## MATERIAL TO PROCESS
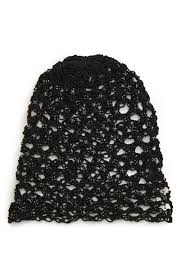 Beanie Hats for <b>Women</b>   Nordstrom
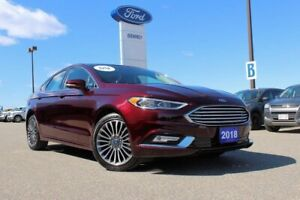 2018 Ford Fusion Titanium NAVIGATION AND EVERYTHING ELSE TITANIU
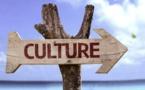 Voyages culturels : les destinations historiques souffrent mais les TO s'adaptent
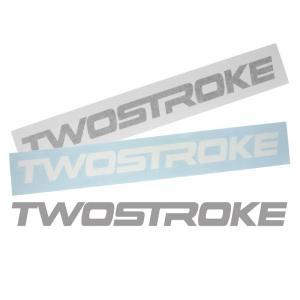TS Dekal (Twostroke-Logo) 37 cm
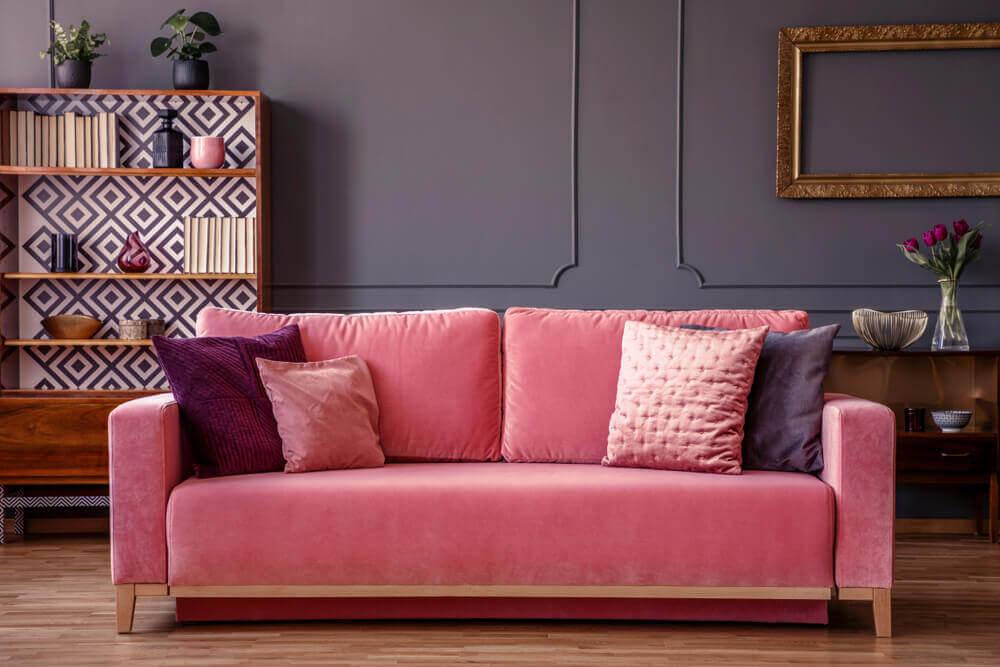 ピンクのソファー ピンク インテリア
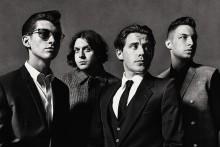 Les Arctic Monkeys ont été tués et remplacés par des clones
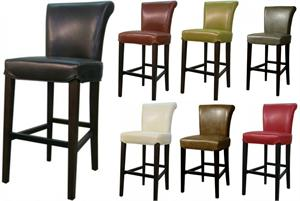 Bentley Leather Bar Stool by New Pacific Direct item 1485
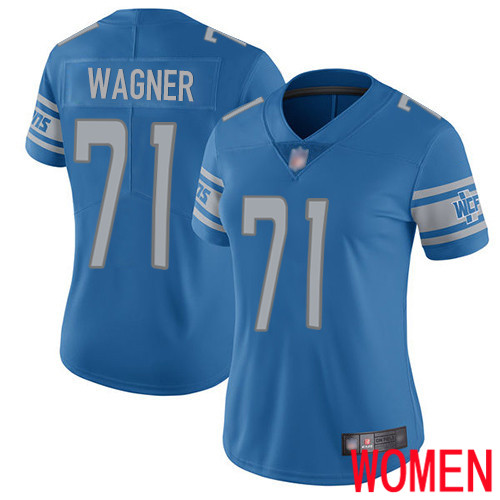 Detroit Lions Limited Blue Women Ricky Wagner Home Jersey NFL Football 71 Vapor Untouchable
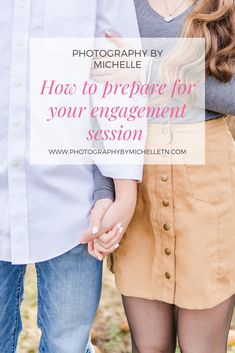 Now it's time for your engagement photos! Here are my top 6 tips for how to prepare for your engagement session photos! Engagement Session, Engagement Photos, Life Before You, Shot Photo, Sweet Couple, Grace Kelly, Professional Photographer, Destination Wedding Photographer, Your Photos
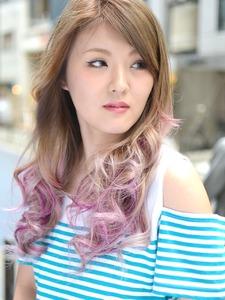 【アメ村 b:Ash】 レモンシャーベット&パープルラベンダー☆|hair b:Ashのヘアスタイル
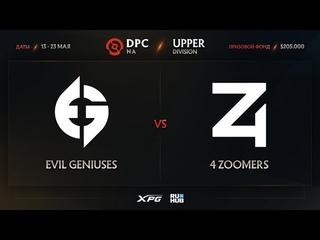 Evil Geniuses vs 4 Zoomers, Dota Pro Circuit 2021 NA S2, bo3, game 2 [Eiritel & Lost]
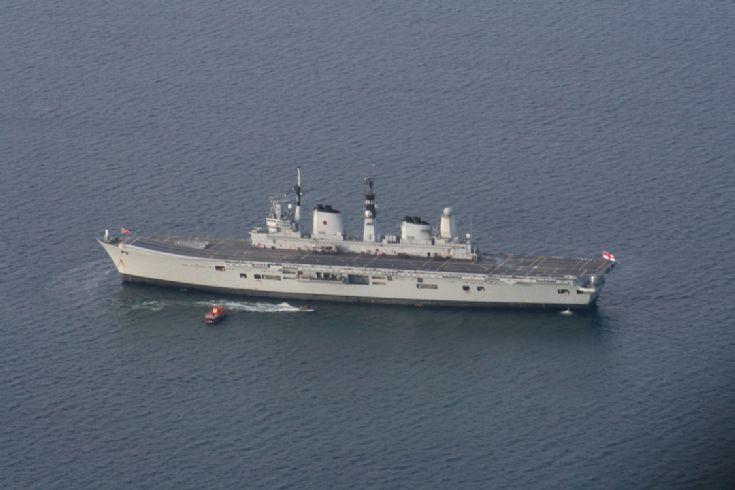 Ark Royal in Scapa Flow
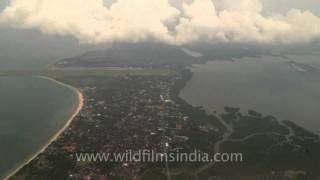 Aerial view of Timor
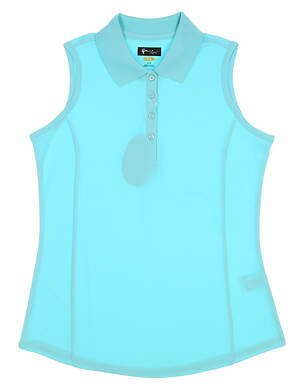 New Womens Greg Norman Sleeveless Golf Polo Small S Blue MSRP $60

## DIRECTIONS
With the pictures left out, give again exactly the lines from the one that contains "Evil Geniuses vs" through the final line of the data above.

## TASK OUTPUT
 Evil Geniuses vs 4 Zoomers, Dota Pro Circuit 2021 NA S2, bo3, game 2 [Eiritel & Lost]
 Ark Royal in Scapa Flow
 Aerial view of Timor
 New Womens Greg Norman Sleeveless Golf Polo Small S Blue MSRP $60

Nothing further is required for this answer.